- Task statement -
For every line below, output the text exactly and leave out images.

'''

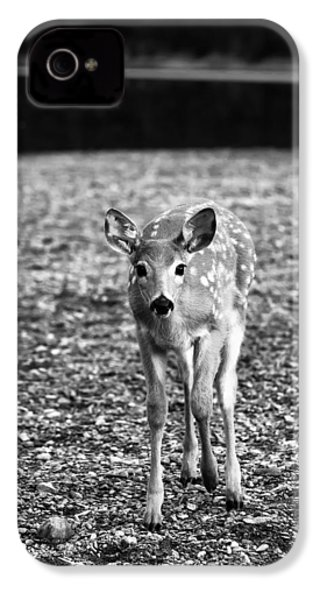 Bambi In Black And White IPhone 4s Case by Sebastian Musial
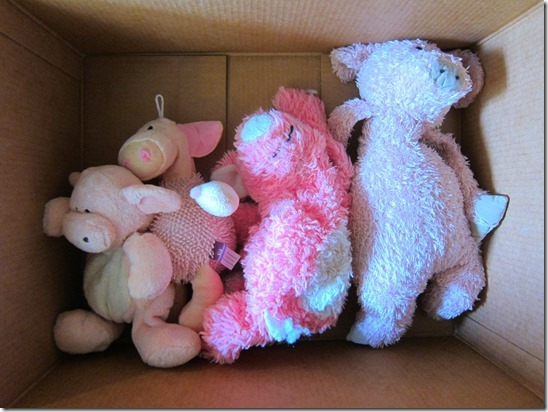 pig dog toys
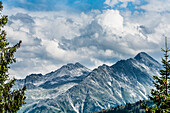 Mountain slopes framed by fir trees in the Zillertaler Alps, Königsleiten, Zillertal, Tirol, Austria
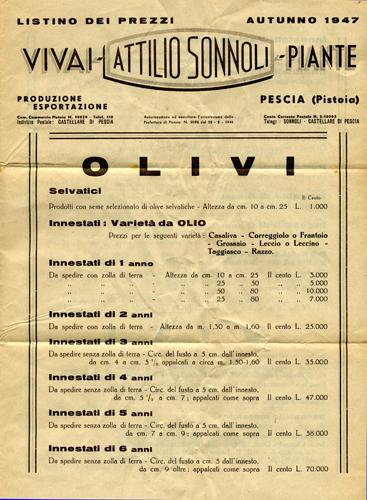 Vivai Attilio Sonnoli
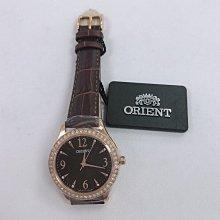 可議價 ORIENT東方錶 女 皮帶時尚黑面 腕錶 (FQC100047)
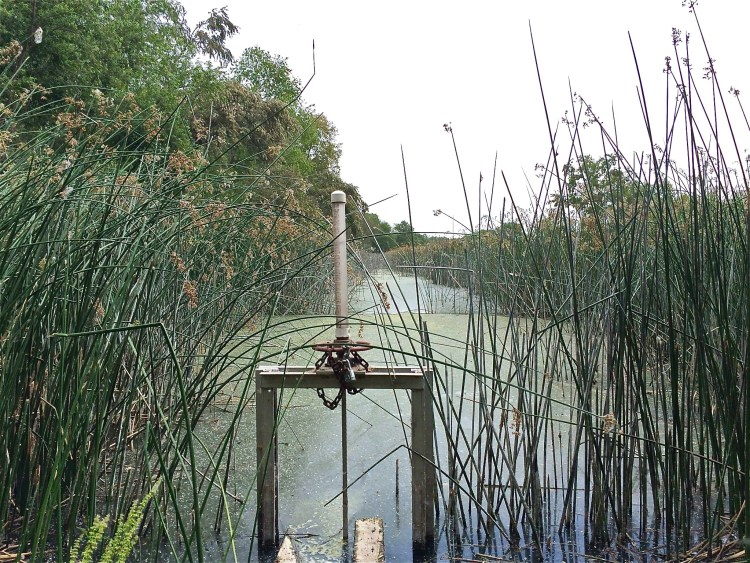 The Prado Wetlands has been at the forefront in advancing treatment wetland technology since it began operations in July 1992.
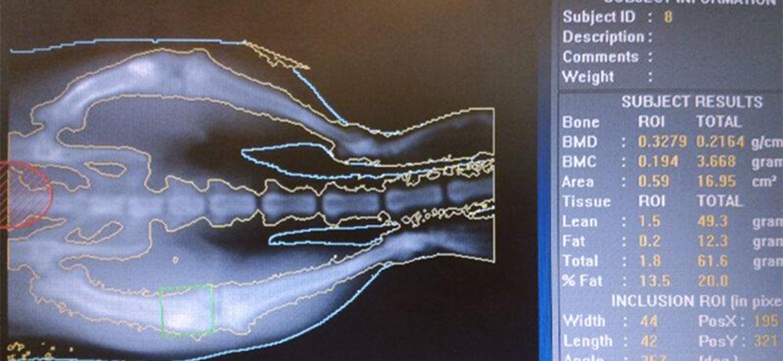 red-investigacion-quiropractica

'''

- Task output -
 Bambi In Black And White IPhone 4s Case by Sebastian Musial
 pig dog toys
 Mountain slopes framed by fir trees in the Zillertaler Alps, Königsleiten, Zillertal, Tirol, Austria
 Vivai Attilio Sonnoli
 可議價 ORIENT東方錶 女 皮帶時尚黑面 腕錶 (FQC100047)
 The Prado Wetlands has been at the forefront in advancing treatment wetland technology since it began operations in July 1992.
 red-investigacion-quiropractica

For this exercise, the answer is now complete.